What the task asks: Repeat the data that follows verbatim. Images are not part of the copy.

Data to process:

********************

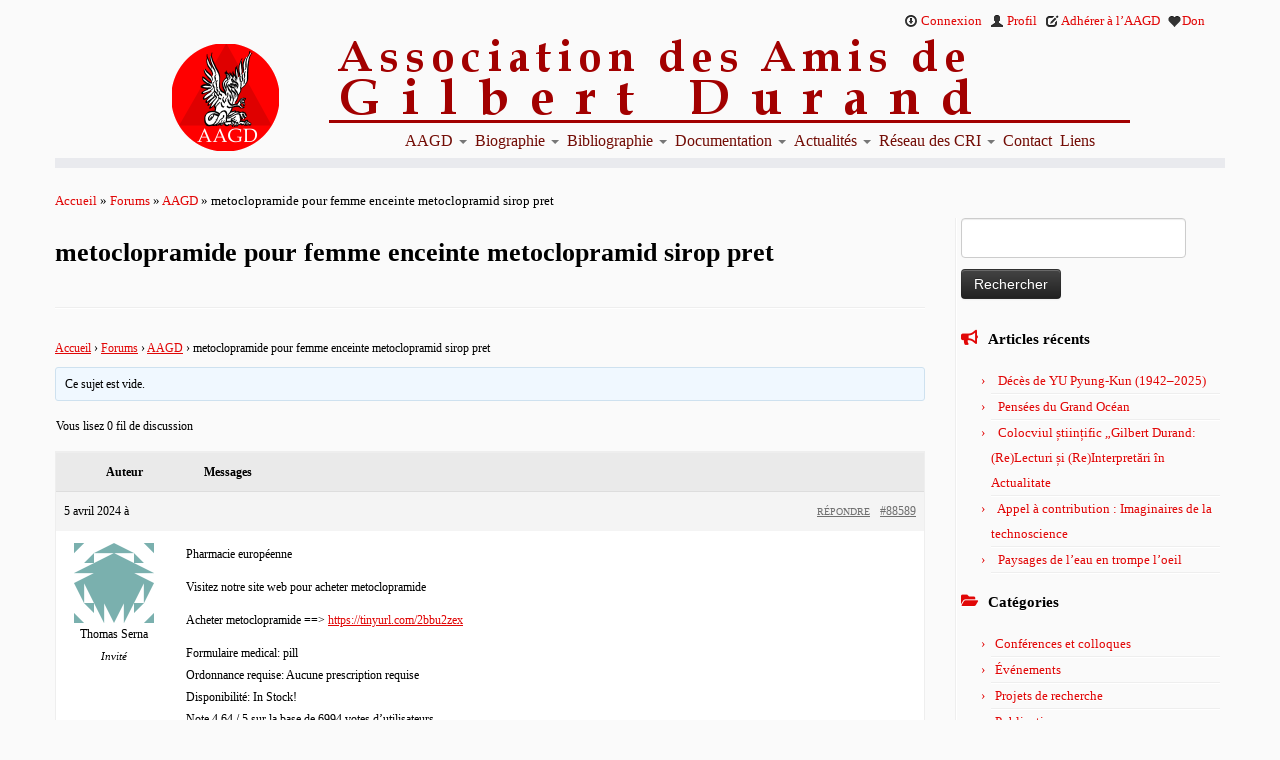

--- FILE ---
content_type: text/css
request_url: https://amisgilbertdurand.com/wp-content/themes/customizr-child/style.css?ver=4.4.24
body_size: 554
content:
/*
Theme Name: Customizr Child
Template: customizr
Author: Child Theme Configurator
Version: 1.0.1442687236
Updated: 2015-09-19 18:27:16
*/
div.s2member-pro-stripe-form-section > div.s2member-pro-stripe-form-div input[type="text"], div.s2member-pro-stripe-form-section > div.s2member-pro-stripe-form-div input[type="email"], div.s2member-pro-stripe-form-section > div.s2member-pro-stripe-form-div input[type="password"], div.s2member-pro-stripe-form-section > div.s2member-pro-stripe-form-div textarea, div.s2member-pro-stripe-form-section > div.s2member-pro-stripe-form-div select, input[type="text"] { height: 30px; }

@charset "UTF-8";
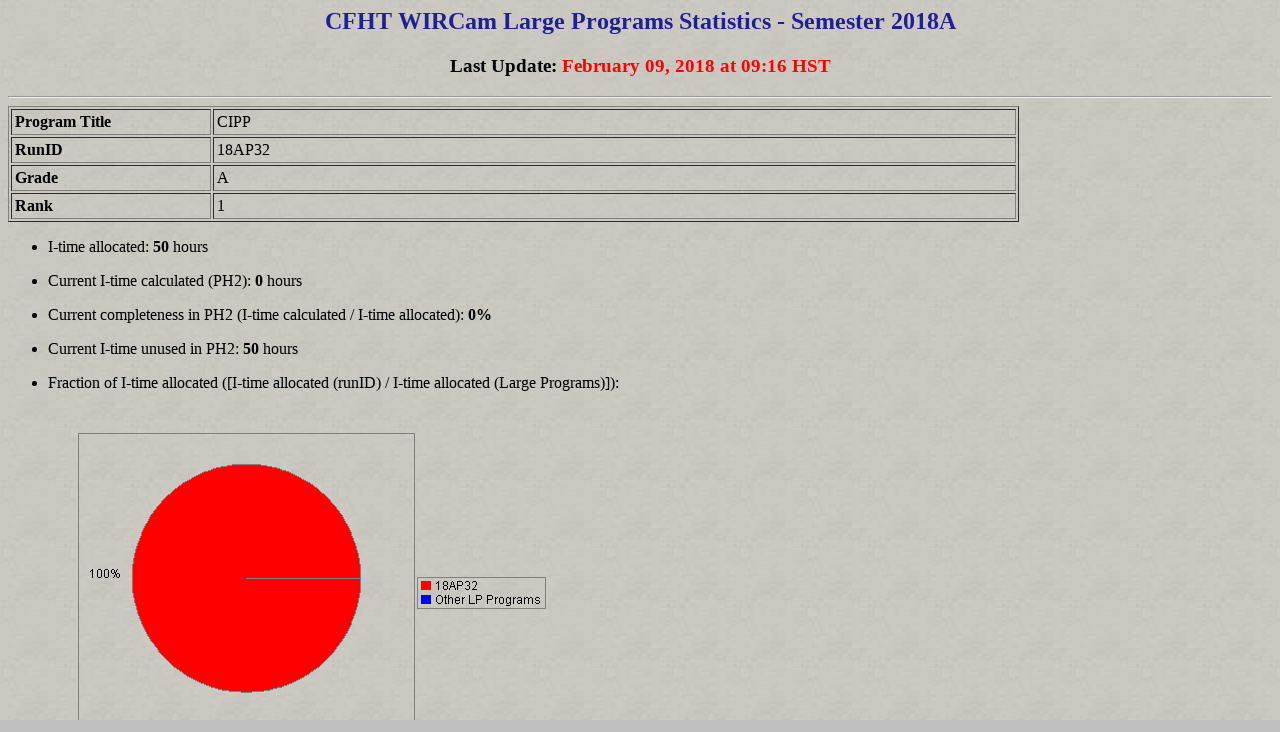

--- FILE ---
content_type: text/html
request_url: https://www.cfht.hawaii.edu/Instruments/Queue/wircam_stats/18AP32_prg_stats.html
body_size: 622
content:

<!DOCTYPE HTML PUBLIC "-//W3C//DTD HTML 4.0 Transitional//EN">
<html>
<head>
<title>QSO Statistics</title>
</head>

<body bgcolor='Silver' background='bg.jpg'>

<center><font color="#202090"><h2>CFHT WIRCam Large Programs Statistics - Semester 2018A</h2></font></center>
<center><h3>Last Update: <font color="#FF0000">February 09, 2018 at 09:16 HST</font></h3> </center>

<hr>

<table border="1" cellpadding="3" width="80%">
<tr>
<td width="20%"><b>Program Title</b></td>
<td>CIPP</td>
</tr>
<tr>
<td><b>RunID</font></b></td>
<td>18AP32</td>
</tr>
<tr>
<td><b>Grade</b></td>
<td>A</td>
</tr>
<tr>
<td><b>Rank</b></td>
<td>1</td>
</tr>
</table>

********************

Task solution:
--- FILE ---
content_type: text/css
request_url: https://amisgilbertdurand.com/wp-content/themes/customizr-child/style.css?ver=4.4.24
body_size: 554
content:
/*
Theme Name: Customizr Child
Template: customizr
Author: Child Theme Configurator
Version: 1.0.1442687236
Updated: 2015-09-19 18:27:16
*/
div.s2member-pro-stripe-form-section > div.s2member-pro-stripe-form-div input[type="text"], div.s2member-pro-stripe-form-section > div.s2member-pro-stripe-form-div input[type="email"], div.s2member-pro-stripe-form-section > div.s2member-pro-stripe-form-div input[type="password"], div.s2member-pro-stripe-form-section > div.s2member-pro-stripe-form-div textarea, div.s2member-pro-stripe-form-section > div.s2member-pro-stripe-form-div select, input[type="text"] { height: 30px; }

@charset "UTF-8";

--- FILE ---
content_type: text/html
request_url: https://www.cfht.hawaii.edu/Instruments/Queue/wircam_stats/18AP32_prg_stats.html
body_size: 622
content:

<!DOCTYPE HTML PUBLIC "-//W3C//DTD HTML 4.0 Transitional//EN">
<html>
<head>
<title>QSO Statistics</title>
</head>

<body bgcolor='Silver' background='bg.jpg'>

<center><font color="#202090"><h2>CFHT WIRCam Large Programs Statistics - Semester 2018A</h2></font></center>
<center><h3>Last Update: <font color="#FF0000">February 09, 2018 at 09:16 HST</font></h3> </center>

<hr>

<table border="1" cellpadding="3" width="80%">
<tr>
<td width="20%"><b>Program Title</b></td>
<td>CIPP</td>
</tr>
<tr>
<td><b>RunID</font></b></td>
<td>18AP32</td>
</tr>
<tr>
<td><b>Grade</b></td>
<td>A</td>
</tr>
<tr>
<td><b>Rank</b></td>
<td>1</td>
</tr>
</table>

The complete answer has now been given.